▶ _Work task_: Show all lines containing "ffffff" from the data below.

+++ Record extracts +++

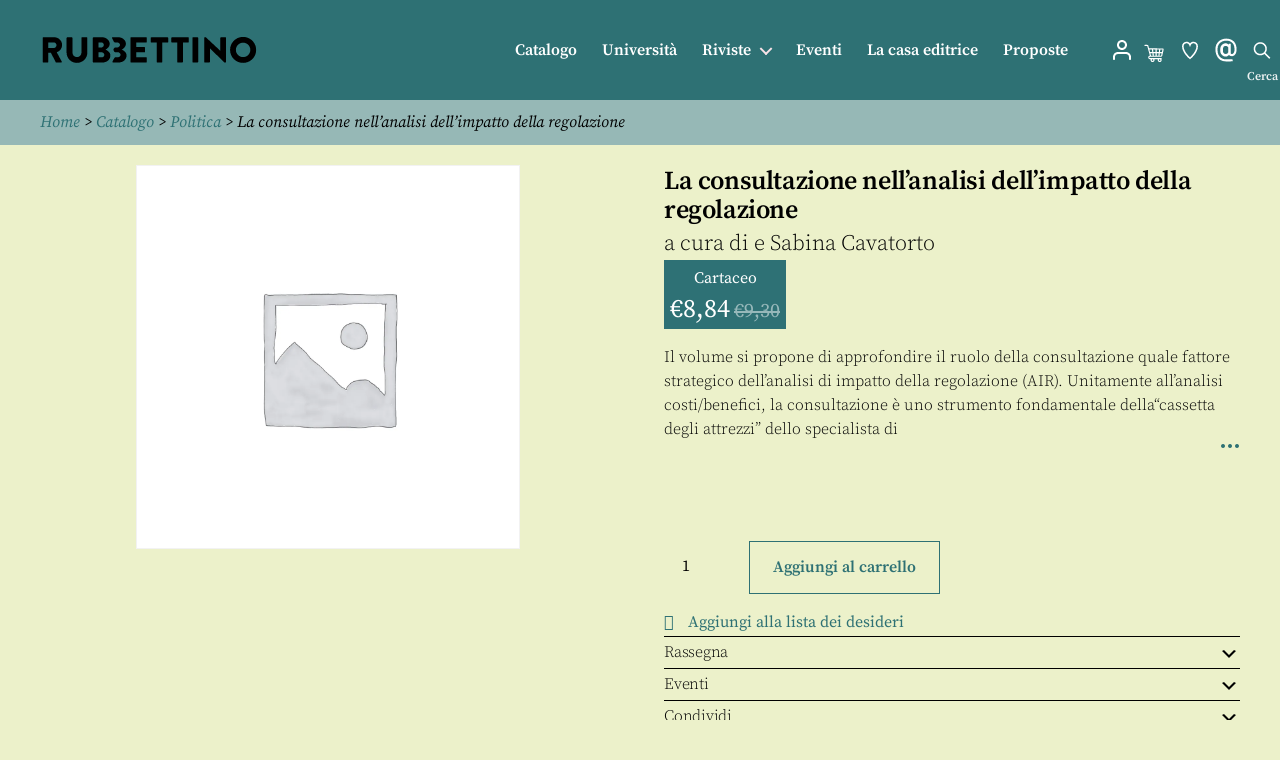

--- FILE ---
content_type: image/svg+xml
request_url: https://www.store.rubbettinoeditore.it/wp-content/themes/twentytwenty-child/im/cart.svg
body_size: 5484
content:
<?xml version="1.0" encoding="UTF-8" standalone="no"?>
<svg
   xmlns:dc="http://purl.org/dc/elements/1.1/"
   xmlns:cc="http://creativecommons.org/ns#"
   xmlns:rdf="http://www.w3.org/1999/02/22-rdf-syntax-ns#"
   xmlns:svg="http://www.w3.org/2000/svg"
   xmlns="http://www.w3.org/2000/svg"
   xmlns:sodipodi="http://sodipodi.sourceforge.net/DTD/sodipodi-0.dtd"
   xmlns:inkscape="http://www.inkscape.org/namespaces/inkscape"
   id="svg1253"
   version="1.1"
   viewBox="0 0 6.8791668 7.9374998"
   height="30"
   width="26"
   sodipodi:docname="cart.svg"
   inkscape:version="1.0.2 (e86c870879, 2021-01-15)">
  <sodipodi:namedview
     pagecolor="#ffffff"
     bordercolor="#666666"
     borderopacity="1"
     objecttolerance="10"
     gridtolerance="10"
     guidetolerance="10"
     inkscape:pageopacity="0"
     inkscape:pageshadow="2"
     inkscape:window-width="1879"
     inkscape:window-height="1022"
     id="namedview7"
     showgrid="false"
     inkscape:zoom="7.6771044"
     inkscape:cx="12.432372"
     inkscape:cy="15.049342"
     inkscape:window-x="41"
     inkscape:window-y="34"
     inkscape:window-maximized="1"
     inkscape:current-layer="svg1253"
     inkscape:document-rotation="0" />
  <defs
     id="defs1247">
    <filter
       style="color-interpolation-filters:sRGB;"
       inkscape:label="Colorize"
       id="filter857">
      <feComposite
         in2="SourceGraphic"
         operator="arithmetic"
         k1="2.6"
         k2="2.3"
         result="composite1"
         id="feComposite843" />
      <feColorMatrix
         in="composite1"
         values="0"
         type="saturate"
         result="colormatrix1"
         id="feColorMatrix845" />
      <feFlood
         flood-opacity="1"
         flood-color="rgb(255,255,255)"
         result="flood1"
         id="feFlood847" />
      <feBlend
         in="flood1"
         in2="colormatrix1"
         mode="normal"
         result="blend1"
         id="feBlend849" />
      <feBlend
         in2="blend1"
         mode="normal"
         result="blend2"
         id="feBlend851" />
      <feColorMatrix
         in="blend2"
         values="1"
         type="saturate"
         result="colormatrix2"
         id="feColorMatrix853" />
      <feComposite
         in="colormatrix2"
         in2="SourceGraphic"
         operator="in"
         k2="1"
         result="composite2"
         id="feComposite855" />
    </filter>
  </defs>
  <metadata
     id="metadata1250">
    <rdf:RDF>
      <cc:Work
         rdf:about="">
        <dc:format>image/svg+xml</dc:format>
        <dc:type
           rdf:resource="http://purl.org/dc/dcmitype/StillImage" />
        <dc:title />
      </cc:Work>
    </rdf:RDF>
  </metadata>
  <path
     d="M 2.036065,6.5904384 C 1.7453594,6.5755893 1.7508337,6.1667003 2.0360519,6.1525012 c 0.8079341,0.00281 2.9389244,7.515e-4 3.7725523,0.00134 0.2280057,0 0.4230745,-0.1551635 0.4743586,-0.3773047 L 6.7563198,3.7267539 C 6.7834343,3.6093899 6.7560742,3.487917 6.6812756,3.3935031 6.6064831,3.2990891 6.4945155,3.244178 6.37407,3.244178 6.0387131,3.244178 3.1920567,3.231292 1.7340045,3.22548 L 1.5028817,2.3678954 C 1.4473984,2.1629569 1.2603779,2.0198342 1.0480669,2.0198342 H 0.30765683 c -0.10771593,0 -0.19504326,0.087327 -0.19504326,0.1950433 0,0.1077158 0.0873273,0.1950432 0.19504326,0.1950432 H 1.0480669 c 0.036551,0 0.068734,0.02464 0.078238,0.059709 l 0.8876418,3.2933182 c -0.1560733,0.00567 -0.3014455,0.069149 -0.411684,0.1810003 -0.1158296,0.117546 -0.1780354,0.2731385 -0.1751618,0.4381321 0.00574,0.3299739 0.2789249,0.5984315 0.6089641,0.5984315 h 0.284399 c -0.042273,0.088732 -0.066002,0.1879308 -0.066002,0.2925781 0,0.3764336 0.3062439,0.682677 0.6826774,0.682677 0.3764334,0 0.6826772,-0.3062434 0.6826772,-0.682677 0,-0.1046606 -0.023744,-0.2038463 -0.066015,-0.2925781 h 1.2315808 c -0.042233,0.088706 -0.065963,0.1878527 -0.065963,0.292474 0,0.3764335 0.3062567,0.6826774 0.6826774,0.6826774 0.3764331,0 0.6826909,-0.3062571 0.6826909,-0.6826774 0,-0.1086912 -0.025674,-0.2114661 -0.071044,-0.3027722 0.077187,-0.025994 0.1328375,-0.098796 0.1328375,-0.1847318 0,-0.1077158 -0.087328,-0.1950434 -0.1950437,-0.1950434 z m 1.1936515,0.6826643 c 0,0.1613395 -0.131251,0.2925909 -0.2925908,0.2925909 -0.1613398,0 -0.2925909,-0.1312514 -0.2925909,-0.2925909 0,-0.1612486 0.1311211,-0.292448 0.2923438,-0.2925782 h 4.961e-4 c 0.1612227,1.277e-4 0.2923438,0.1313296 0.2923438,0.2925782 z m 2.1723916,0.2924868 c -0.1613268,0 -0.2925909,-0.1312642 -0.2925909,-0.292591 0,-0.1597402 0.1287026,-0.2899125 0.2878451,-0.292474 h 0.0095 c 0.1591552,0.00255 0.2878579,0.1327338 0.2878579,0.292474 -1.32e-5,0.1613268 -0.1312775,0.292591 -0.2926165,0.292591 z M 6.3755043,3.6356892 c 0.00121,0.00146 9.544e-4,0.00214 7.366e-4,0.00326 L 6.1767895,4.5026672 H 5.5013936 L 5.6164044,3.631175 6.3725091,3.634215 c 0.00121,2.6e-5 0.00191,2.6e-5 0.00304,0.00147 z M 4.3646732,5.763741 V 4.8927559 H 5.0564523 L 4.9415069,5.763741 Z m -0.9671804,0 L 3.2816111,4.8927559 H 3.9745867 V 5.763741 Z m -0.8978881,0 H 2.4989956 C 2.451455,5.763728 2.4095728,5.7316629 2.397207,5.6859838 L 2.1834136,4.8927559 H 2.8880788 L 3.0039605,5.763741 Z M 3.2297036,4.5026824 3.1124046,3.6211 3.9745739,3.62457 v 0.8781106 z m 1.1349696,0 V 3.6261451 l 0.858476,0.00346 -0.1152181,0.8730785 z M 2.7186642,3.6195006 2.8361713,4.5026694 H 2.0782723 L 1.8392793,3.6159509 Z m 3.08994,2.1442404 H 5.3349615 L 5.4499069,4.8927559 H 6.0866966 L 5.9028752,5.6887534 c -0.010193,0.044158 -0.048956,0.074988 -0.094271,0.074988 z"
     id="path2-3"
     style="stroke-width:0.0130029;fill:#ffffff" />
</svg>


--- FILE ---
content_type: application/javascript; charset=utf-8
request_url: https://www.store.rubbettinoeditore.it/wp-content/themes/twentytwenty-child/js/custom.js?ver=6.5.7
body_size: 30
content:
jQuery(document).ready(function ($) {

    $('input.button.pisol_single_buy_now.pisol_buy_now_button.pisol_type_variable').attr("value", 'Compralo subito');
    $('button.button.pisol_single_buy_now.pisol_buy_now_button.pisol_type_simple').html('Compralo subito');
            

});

+++
+++ Record extracts +++

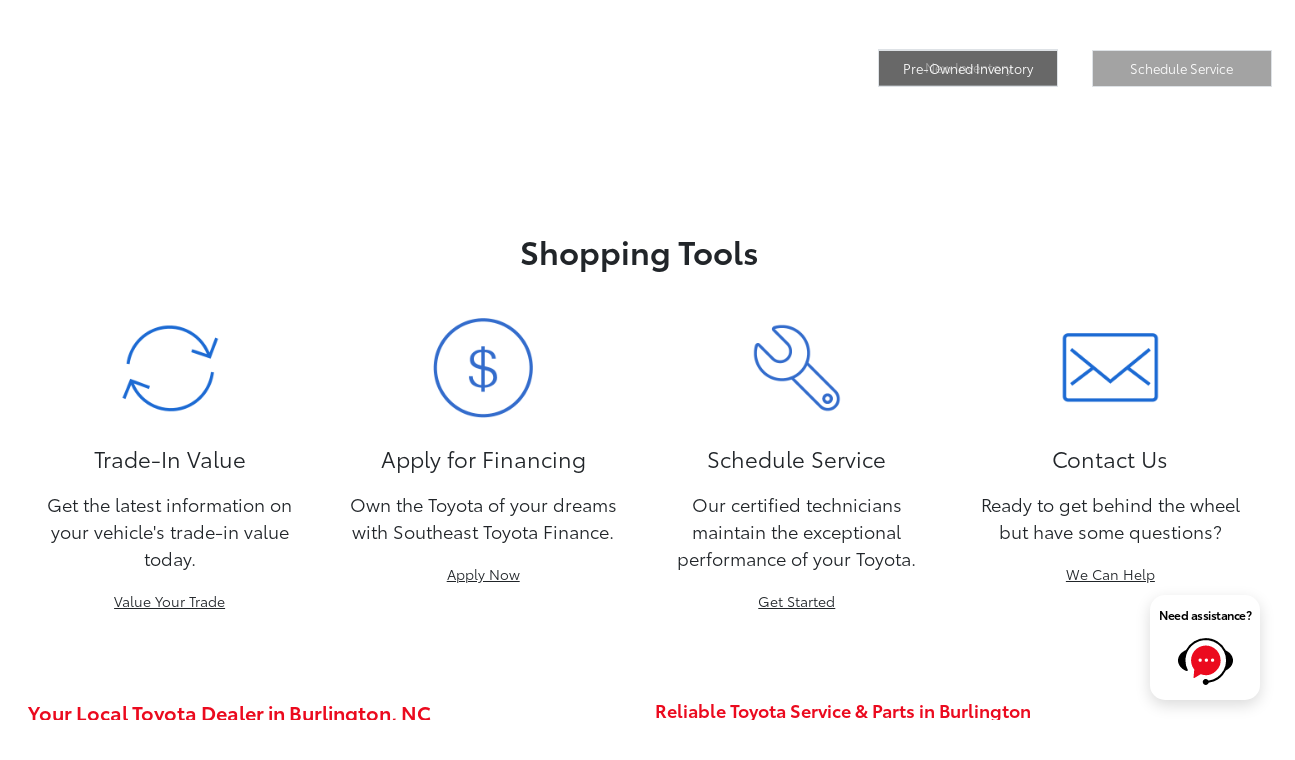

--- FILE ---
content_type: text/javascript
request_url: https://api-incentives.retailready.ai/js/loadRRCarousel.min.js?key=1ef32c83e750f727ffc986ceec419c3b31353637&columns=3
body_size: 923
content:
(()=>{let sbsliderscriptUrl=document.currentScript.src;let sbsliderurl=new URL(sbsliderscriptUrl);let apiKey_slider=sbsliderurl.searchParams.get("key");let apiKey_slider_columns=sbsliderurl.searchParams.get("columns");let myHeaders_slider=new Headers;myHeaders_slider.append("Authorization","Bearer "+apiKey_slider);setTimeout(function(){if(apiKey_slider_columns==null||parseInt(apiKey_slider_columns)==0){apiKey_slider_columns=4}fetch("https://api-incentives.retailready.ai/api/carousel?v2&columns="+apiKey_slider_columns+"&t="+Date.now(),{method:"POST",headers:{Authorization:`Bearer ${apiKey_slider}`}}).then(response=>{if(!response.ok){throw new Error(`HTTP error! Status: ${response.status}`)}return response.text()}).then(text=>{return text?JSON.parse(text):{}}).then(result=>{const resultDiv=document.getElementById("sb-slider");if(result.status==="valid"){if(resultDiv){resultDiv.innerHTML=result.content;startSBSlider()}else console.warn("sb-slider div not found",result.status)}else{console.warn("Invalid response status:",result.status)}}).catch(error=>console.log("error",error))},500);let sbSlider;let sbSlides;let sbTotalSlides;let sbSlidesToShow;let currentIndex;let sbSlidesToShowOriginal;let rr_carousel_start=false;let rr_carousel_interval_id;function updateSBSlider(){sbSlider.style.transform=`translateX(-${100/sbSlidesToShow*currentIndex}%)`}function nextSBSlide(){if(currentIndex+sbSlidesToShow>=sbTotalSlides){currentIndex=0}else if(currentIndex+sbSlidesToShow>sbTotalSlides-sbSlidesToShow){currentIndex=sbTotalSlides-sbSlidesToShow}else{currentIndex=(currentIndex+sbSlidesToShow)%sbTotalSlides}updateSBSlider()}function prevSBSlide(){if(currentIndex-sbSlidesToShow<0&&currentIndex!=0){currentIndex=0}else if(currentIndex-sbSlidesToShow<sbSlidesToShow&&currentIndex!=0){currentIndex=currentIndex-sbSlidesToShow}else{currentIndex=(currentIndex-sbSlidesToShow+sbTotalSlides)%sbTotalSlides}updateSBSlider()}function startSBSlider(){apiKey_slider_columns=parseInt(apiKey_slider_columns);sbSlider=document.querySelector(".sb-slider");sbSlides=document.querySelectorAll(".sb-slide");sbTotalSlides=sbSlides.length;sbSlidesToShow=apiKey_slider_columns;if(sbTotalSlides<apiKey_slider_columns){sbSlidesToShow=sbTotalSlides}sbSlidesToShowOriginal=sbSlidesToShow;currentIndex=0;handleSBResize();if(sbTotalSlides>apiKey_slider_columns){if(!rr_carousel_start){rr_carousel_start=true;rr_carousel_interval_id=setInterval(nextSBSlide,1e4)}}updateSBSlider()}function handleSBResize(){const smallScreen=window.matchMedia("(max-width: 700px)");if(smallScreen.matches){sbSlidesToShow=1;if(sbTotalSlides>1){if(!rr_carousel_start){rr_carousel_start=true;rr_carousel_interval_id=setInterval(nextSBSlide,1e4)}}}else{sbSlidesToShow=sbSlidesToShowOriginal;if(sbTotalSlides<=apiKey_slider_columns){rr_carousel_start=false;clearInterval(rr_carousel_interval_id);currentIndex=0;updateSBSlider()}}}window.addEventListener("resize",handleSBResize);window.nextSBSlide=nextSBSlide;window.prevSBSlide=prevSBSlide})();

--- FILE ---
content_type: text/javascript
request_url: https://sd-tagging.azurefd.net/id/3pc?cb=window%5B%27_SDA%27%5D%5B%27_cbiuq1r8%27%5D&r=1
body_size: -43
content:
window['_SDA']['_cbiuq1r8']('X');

+++

▶ _Answer for the task_:
     pagecolor="#ffffff"
     style="stroke-width:0.0130029;fill:#ffffff" />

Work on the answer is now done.